> TASK INPUTS
■ ■ ■

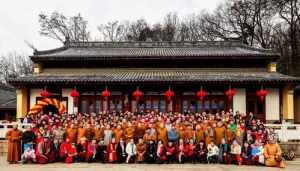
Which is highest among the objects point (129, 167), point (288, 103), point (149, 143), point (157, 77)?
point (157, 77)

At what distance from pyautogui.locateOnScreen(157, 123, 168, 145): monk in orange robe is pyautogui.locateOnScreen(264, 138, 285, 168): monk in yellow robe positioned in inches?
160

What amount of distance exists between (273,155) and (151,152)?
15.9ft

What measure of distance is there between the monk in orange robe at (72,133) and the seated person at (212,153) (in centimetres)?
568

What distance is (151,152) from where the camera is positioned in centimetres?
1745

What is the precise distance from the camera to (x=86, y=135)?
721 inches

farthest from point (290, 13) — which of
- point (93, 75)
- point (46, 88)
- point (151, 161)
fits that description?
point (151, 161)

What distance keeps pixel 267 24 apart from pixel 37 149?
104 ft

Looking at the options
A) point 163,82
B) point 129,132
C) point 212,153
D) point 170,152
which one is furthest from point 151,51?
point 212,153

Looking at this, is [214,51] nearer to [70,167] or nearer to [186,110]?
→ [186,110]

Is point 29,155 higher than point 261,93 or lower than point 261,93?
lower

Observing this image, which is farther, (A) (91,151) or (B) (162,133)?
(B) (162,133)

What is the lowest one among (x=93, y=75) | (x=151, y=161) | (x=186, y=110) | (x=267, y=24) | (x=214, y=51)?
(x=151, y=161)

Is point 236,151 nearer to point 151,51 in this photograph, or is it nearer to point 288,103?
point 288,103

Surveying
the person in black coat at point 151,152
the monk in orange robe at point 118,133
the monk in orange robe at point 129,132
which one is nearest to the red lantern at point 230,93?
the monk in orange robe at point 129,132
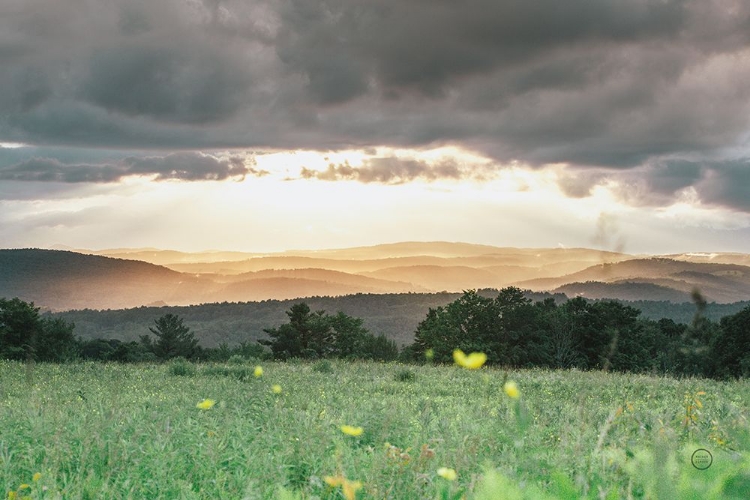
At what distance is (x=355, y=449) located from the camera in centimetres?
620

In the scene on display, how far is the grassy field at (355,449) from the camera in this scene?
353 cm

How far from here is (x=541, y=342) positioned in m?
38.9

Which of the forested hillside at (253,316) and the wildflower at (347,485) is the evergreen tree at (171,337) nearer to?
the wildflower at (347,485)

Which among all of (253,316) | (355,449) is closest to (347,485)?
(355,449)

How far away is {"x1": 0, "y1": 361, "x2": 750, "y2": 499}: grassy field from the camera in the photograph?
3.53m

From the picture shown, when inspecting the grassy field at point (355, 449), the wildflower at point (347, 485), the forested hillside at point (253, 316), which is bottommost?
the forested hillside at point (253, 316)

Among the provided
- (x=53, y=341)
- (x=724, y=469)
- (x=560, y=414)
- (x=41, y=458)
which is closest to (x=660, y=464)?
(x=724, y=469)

■ ■ ■

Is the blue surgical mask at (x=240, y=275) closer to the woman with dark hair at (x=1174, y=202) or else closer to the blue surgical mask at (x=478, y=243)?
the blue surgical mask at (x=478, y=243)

■ ■ ■

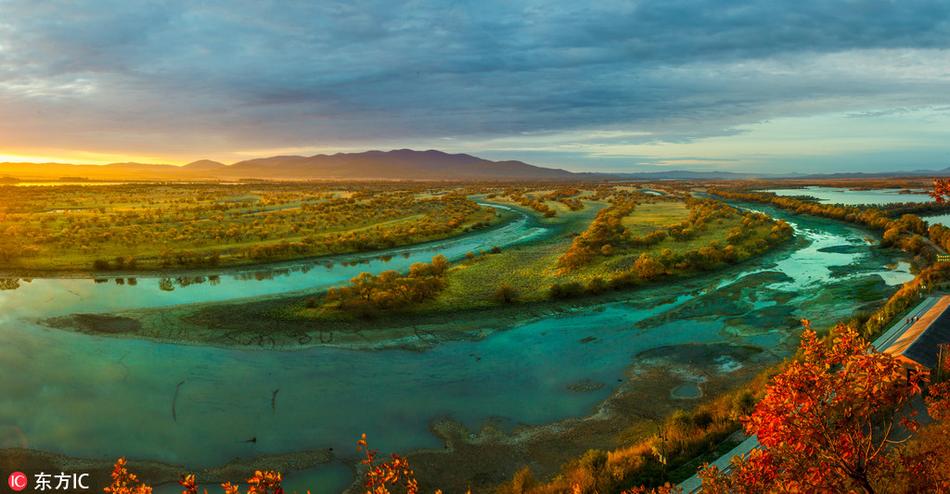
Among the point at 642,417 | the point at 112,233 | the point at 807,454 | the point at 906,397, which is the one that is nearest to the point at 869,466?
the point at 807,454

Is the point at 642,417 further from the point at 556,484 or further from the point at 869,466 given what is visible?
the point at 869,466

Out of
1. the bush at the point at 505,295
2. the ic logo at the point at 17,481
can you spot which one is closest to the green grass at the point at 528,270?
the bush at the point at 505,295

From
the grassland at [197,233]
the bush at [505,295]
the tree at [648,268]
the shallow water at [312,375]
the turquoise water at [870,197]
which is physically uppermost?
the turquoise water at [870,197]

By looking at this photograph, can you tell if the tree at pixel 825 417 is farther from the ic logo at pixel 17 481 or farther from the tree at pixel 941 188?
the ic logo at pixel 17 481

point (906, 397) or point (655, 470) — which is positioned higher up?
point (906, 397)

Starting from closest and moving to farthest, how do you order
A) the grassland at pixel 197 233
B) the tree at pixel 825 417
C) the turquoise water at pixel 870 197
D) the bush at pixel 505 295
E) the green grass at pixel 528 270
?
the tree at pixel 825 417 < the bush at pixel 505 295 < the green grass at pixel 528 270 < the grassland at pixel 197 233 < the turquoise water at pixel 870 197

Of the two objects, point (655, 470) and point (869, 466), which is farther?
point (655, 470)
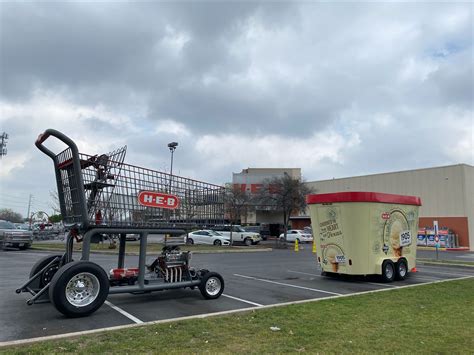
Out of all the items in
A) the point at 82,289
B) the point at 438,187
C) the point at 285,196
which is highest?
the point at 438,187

■ ■ ■

Copy out every line of the records that contains the word "surgical". Case matters, so a line counts only if its capitalization matches.

Is the blue surgical mask at (x=240, y=275) closer to the woman with dark hair at (x=1174, y=202) or else closer to the blue surgical mask at (x=478, y=243)?
the blue surgical mask at (x=478, y=243)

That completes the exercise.